[Document excerpt — start]
Friday, April 15, 2011

Weird Animals

Amazing how advanced photo technology is nowadays. 
Don't believe everything you see! =P


























-Eliza Tan

Of course you can read this?

Only GREAT minds can read this! This is weird, but interesting!

*******

fi yuo cna raed tihs, yuo hvae a sgtrane mnid too.

Cna yuo raed tihs? Olny 55 plepoe out of 100 can.

i cdnuolt blveiee taht I cluod aulaclty uesdnatnrd waht I was rdanieg.
The phaonmneal pweor of the hmuan mnid, aoccdrnig to a rscheearch
at Cmabrigde Uinervtisy, it dseno't mtaetr in waht oerdr the ltteres
in a wrod are, the olny iproamtnt tihng is taht the frsit and lsat ltteer
be in the rghit pclae.

The rset can be a taotl mses and you can sitll raed it whotuit a pboerlm.
Tihs is bcuseae the huamn mnid deos not raed ervey lteter by istlef,
but the wrod as a wlohe. Azanmig huh? yaeh and I awlyas tghuhot
slpeling was ipmorantt! 



-Ezlia Tna

Wednesday, February 9, 2011

Chinese New Year

I always overeat during Chinese New Year.....





But the food was really good :P

Getting ang pows was the best part!


just a few :)

This year is the year of the rabbit, and I was born in the year of the rabbit (I'm 12). My Chinese teacher in Beijing said that in China, when it was your year, you had to wear red socks and belts for the whole year! Thank God Malaysians don't do that! I could never find a pair of shoes that match!

Mom's Side

My cousin Ariel came back this year.



She and Eunice never run out of energy and games. 
They just play the whole day away while everyone else is suffering from exhaustion. 
But I eat the exact same food as them!


Six years ago:


top row: Kao-Fu, Kao-Niong, Ivan, Yee-Jeong, Ariel, Yee-Yee, Mom, Eunice, Dad
bottom row: Isaac, Po-Po, Gong-Gong, me

Now:


It's so rare to get a photo where all of the children are smiling properly. Many silly faces came out on the second photo, though.

Isn't it amazing how much we've grown? (I mean the children, not the adults)
Especially Ariel. I would never have guessed that was her if I didn't already know!

Dad's Side

None of my dad's siblings are married, so no cousins from there...yet...



At a Japanese buffet. The guy on the left is my dad's uncle.

Last Tuesday, while waiting for my Sok-Gong (my grandfather's brother), we were hanging around the park and saw some car tire swings.
Well, Eunice and I have only seen them in old movies, so we tried sitting on them. I can't tell you how much it hurt my butt...
But soon, we were all swinging around, laughing and having fun like little kids (even my grandma and my dad).
The swings were very short, though. My feet kept hitting the tree roots. And did I mention how painful my butt was?




Me and my grandmother



It was also my first time seeing a pineapple plant. It was so cute!

My Sok-Gong also brought us to a deer farm in Rawang. 
One of us tried feeding them banana leaves and they actually liked them! In fact, they loved them!
Weird, huh? I didn't know deers could eat banana leaves. I hope they don't get food poisoning (trust me, I know how that feels like).




I have no idea what type of deer these two are.

In the evening, we had dinner with my dad's relatives.


Sitting fourth from the left is my great-grandmother. I think she is 78 or 79 years old this year. 
She married at 17 and gave birth at 18. My grandmother also got married at 17 and gave birth to my dad at 18. So my great-grandmother became a grandmother when she was only 36 years old!
[Document excerpt — finish]
- [Questions on the material]
**A.** Reproduce the family blog entries word for word, everything from "Wednesday, February 9, 2011" down to "the best part!".
**B.** Write the next part of the family blog entries, continuing after the last sentence.
The material that follows stands apart from the family blog entries.
[Information provided — start]
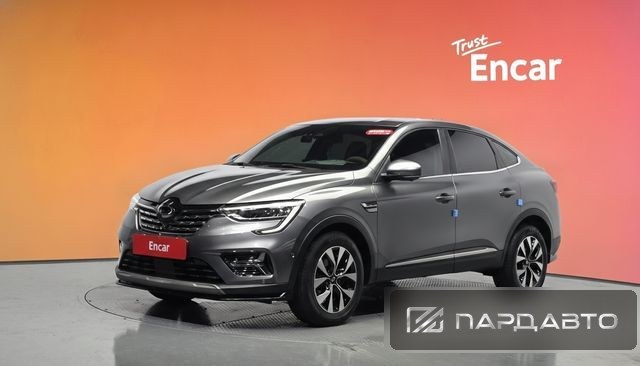 Renault Samsung XM3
[Information provided — finish]
- [Responses to the tasks]
**A.**
Wednesday, February 9, 2011

Chinese New Year

I always overeat during Chinese New Year.....





But the food was really good :P

Getting ang pows was the best part!

**B.**
But my dad married at 28 and had me when he was 31 :D
The small boy on the right is my 2nd cousin (my dad's cousin's son) Marques (same pronunciation as Marcus). He's 16 months. It was my first time seeing him.
So my Tai-Po has three great-grandchildren now. I hope I get to live long enough to see my great-grandchildren.....that is, if I get married (which is highly improbable).

-Eliza

Tuesday, January 25, 2011

Hello, 2011!

You know, Chinese New Year can be as hectic and stressful as Christmas shopping.
Visiting friends, writing cards, preparing ang pows, the list goes on and on....
And I still can't get used to writing 2011 on my homework and calling myself twelve.


Visiting Charis

My cousin Ariel and her parents will also be coming back, but we wrote CNY cards to send to them for fun.


Eunice's drawing's so cute, right? I don't really like to draw, but I drew the sun and rainbow...

The only things I like about Chinese New Year are the food and ang pows.
Especially the ang pows! That's one good thing about being a kid. You can get without giving!
And get A LOT, too...

-Eliza

P.S. My sis just created a blog: eunicetan03.blogspot.com

Friday, December 31, 2010

The Origin of Christmas

I.     How Did Christmas Come to Be Celebrated on December 25?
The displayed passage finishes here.